Translation industry at the crossroads

The translation industry is faced with a major opportunity or danger in 2013. It appears to be continuing straight on at the crossroads without fully appreciating what options are to the left and right.

→ To the right are clients trying to work out how to sell to new cultures.

← To the left are the IT developers with all their enthusiasm, gadgets and gizmos.

Clients flirting with machine translation
Clients are flirting with machine translation. They are not translators. They do not appreciate the risks. They do not know how to outline the different translation services they require. They want something more than appears to be on offer. Some human translations provided seem little better than machine translations to them.

MT developers seeking to replace linguists?
Meanwhile, MT developers are enthusiastically trying to replace interpreters and translators. That may not be their intention. It is certainly the risk.
Each new MT development gets top billing in the press. As in the recent Economist article, the drawbacks appear further down in the copy. Corrective copy rarely gets published. It is simply not as compelling.

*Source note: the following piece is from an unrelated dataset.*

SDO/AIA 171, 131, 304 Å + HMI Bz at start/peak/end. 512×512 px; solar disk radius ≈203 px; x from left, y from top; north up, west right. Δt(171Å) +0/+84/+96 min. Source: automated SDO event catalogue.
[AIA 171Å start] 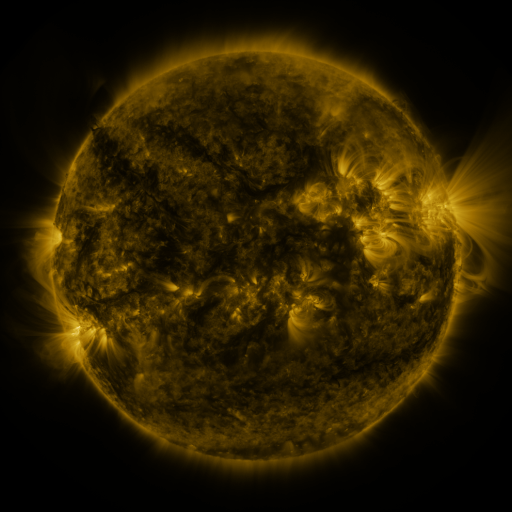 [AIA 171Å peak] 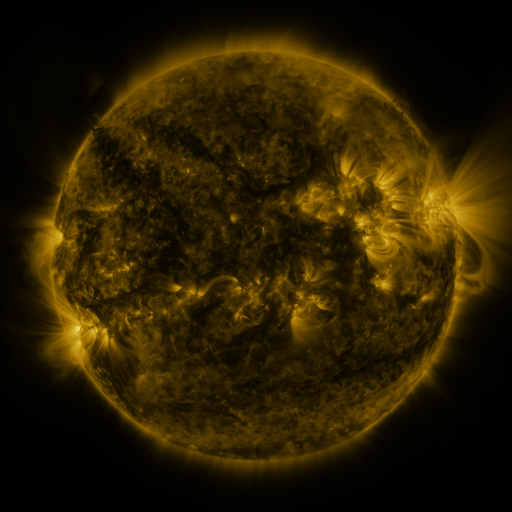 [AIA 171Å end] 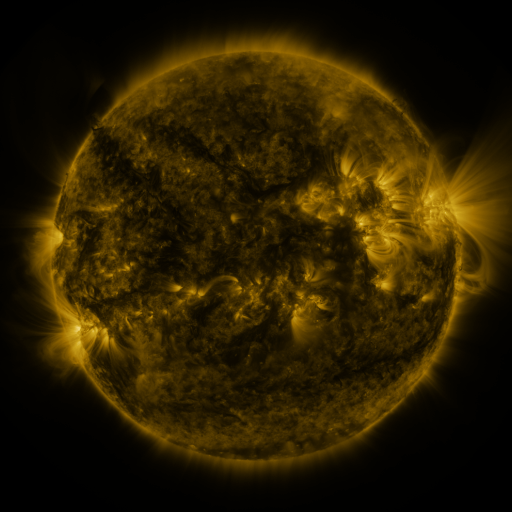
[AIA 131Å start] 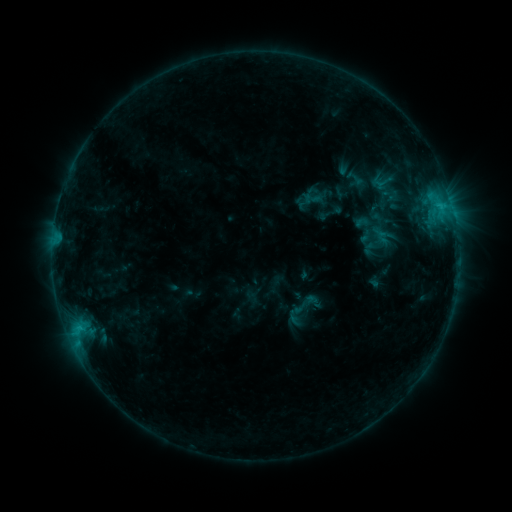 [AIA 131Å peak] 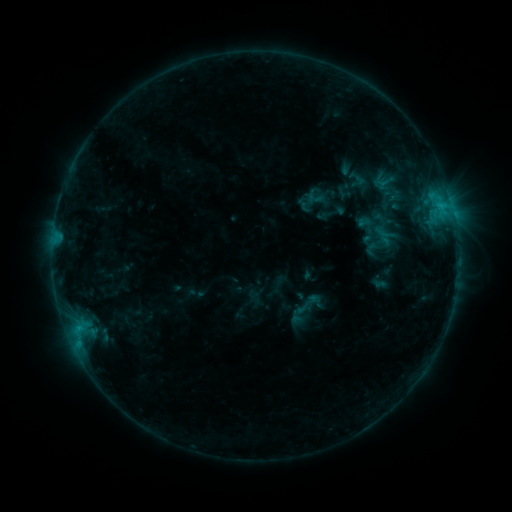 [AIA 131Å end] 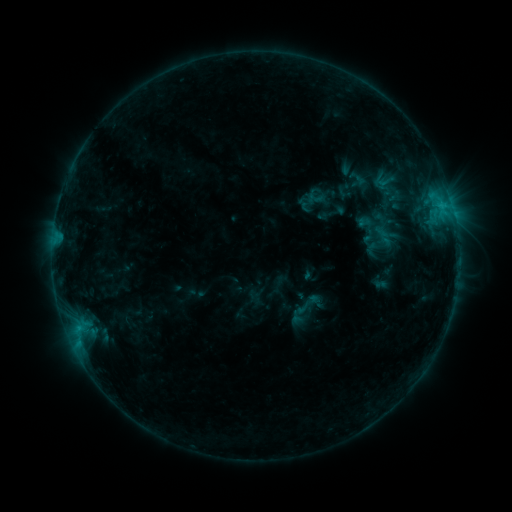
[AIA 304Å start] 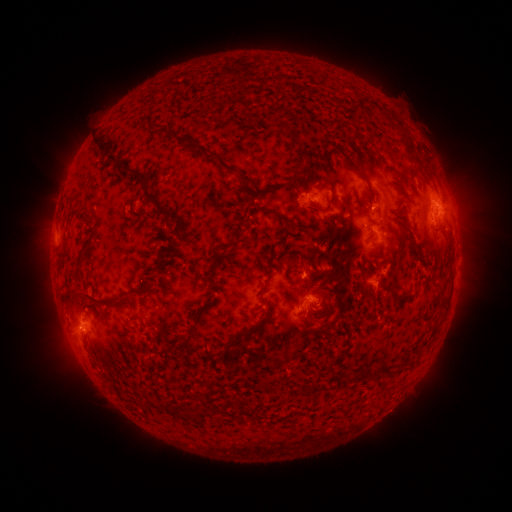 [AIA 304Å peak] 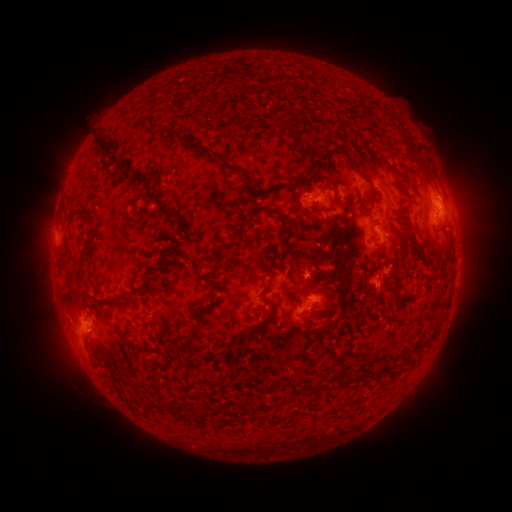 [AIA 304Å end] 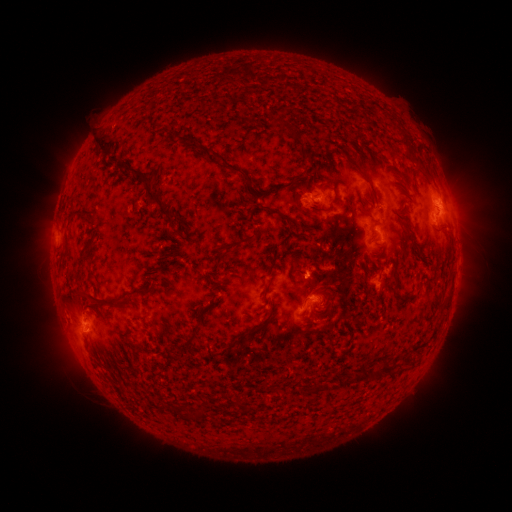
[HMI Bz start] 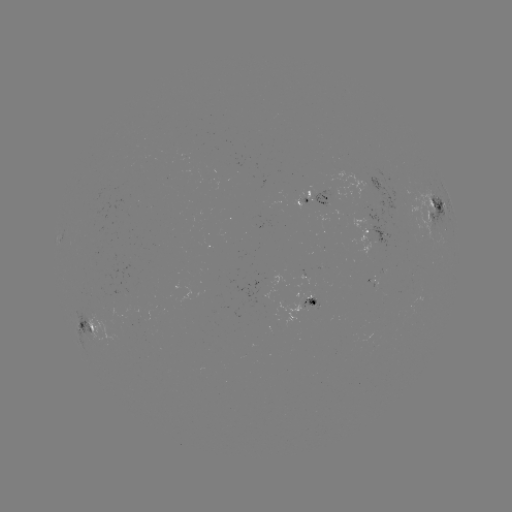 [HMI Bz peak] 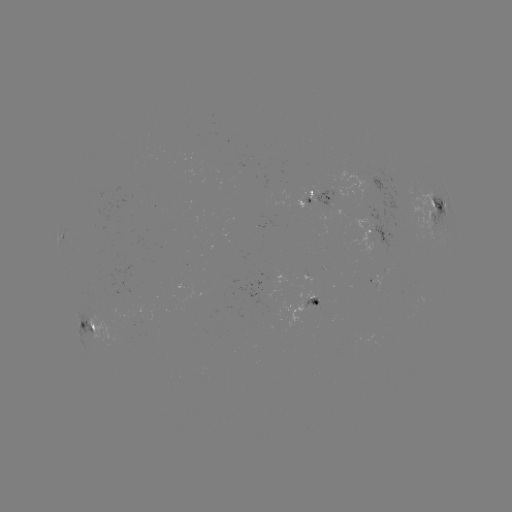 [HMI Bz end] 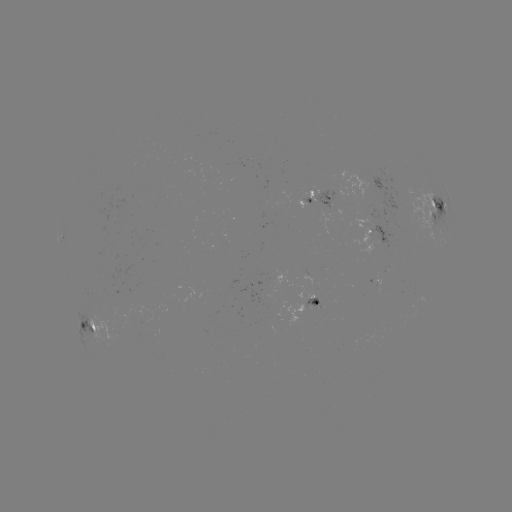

Danger of a missing generation of linguists?
It must appear that linguists are on the way out to the general public. It must look like there is no future in languages. Why would parents encourage the subject or students pursue an apparent dead-end career? There is a danger that when the limitations of machine translation and interpreting are exposed, there will be a complete generation of missing linguists. The disinformation is already doing damage and machine translation has a lot of linguistic problems to solve yet.
IT developers do not set out to undermine translators and interpreters. The consequences of their research and development are not always quite what they had envisioned. Translation memory tools are designed to assist translators. I can clearly recall translators resisting using them. Some still do. Machine translation (MT) is meeting with the same reaction from most translators today.

Cooperation and boundaries
It would be far better if the translation industry could cooperate with MT developers and establish best practices.  It would be preferable to agree with them which fields MT should focus on and which should be left to human translators. They should cease to compete in the same fields and/or agree on areas where their combined efforts are required, as in post-editing MT.
Human translators should concentrate on the higher end of the market. MT will probably always struggle to deliver here. Translators should specialise in particular fields, so that clients can clearly differentiate a quality divide between human and machine translation in future.
Clients have two distinctly different translation requirements. They need a fast, responsive service which human translators will struggle to meet. They also need high quality, creative marketing copy which MT can’t meet.
At the crossroads, MT developers, linguists and their clients need to meet in the centre and shake hands. They need to agree which directions they are all heading in and the territorial boundaries.